My name is Mary Rose, and I am 58 years of age. I retired from a thirty-one-year job as a computer specialist and am currently a licensed massage therapist in part-time private practice. I am a kind of a “Renaissance woman"—I have degrees in mathematics and philosophy, a background in counseling and not-for-profit volunteerism, and experience in home renovation and "12-step” work.

On an early Sunday morning in July 2006, an emergency room resident diagnosed my swollen eye and face as periorbital cellulitis, a sight-threatening condition. The next day, after departure from my regular ophthalmologist, I received a call from my gastroenterologist’s office advising me to come in immediately, as they had my CT scan results. When the doctor said “pancreatic cancer,” I had three immediate reactions.

The first was a miraculous re-setting of priorities. I said: “I have cancer. I have no time for periorbital cellulitis right now!” While the hospital had prescribed one strong antibiotic pill that I did take, the surprise was that two days later, the treacherous eye condition simply vanished. It seems that dealing with cancer and all its ramifications took emotional and physical precedence over all other disease.

My second reaction was denial: “Pancreatic cancer? That’s ok; it’s just like mom.” My mother had asymptomatic pancreatic cancer in 1985—they found it during an unrelated operation to repair an abdominal condition—and the doctor simply removed the cancer. She needed no follow-up chemo and no radiation. For me, upon hearing my diagnosis, I felt a level of resignation with the assumption that it would be “no biggie”: I’d have simple surgery, and pancreatic cancer would become a distant memory. That turned out to be denial in its purest form.

Then I raged at my helplessness. In a seven-day whirlwind from diagnosis to exploratory surgery, I rewrote my will, moved in to my new home, and invited eleven friends to dinner. Before the exploratory operation, the doctors said, “Pray for a long surgery.” Well, that did not happen. My procedure turned out to be “Open. Look. Close.” The decision at that time was to excise nothing; rather, to close the incision and start chemotherapy immediately, since tests detected “a few” free-floating abdominal cells. As the doctors at Memorial Sloan Kettering Hospital explained, the purpose of chemotherapy was to destroy those cells. Removing the tumor prior to chemotherapy could have spread cancer into areas too weakened by surgery to permit post-surgical chemical treatment.
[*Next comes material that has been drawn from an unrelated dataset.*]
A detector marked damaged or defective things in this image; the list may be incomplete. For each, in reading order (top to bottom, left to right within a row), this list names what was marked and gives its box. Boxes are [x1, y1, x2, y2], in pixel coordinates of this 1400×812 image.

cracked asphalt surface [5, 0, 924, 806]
Eventually I had surgery to remove the cancer. It was extensive, and it was successful. I emerged cancer-free, and three post-surgical scans later, I continue to be so. However, the cancer, the drugs, and the surgery with its aftermath affected my life in many ways. When I came to CancerCare, I was physically and emotionally rudderless. I also was experiencing post-traumatic effects that I could not resolve on my own. This is where my CancerCare counselor came in.

Cancer and its fallout altered my dietary ability and requirements. In removing lesions from my stomach and in resecting my colon, doctors necessarily altered my digestive system. It took nine months for my surgical wounds to heal and for my appetite to return to a regular pattern. The order in which I eat has been permanently affected. Today I eat denser foods first, to ingest calories, since my stomach fills very quickly. If I eat bulkier vegetables first, I reach a food limit while my appetite remains. This is so unpleasant! My post-cancer abdomen and stomach will never be the same, but I am acclimating to this new image through the support and counseling I receive at CancerCare.

Based on the work I’ve done, now when faced with an inconceivable problem—which pancreatic cancer certainly was—I look at it physically, emotionally, and spiritually. That is what I had to do to survive. Physically and spiritually, I could find no thing I “could have” or “should have” done differently. Emotionally, however, my life was a different story: I knew I had work to do. As I was facing death, I turned all my energy—weak as I was—to clearing up, cleaning up, and healing whatever I could. In the end, upon becoming cancer-free, I found myself in a new body, scarred but well, with a wide-open future, needing a rock-solid space to explore the enormity of it all. That’s the great support CancerCare provided to me.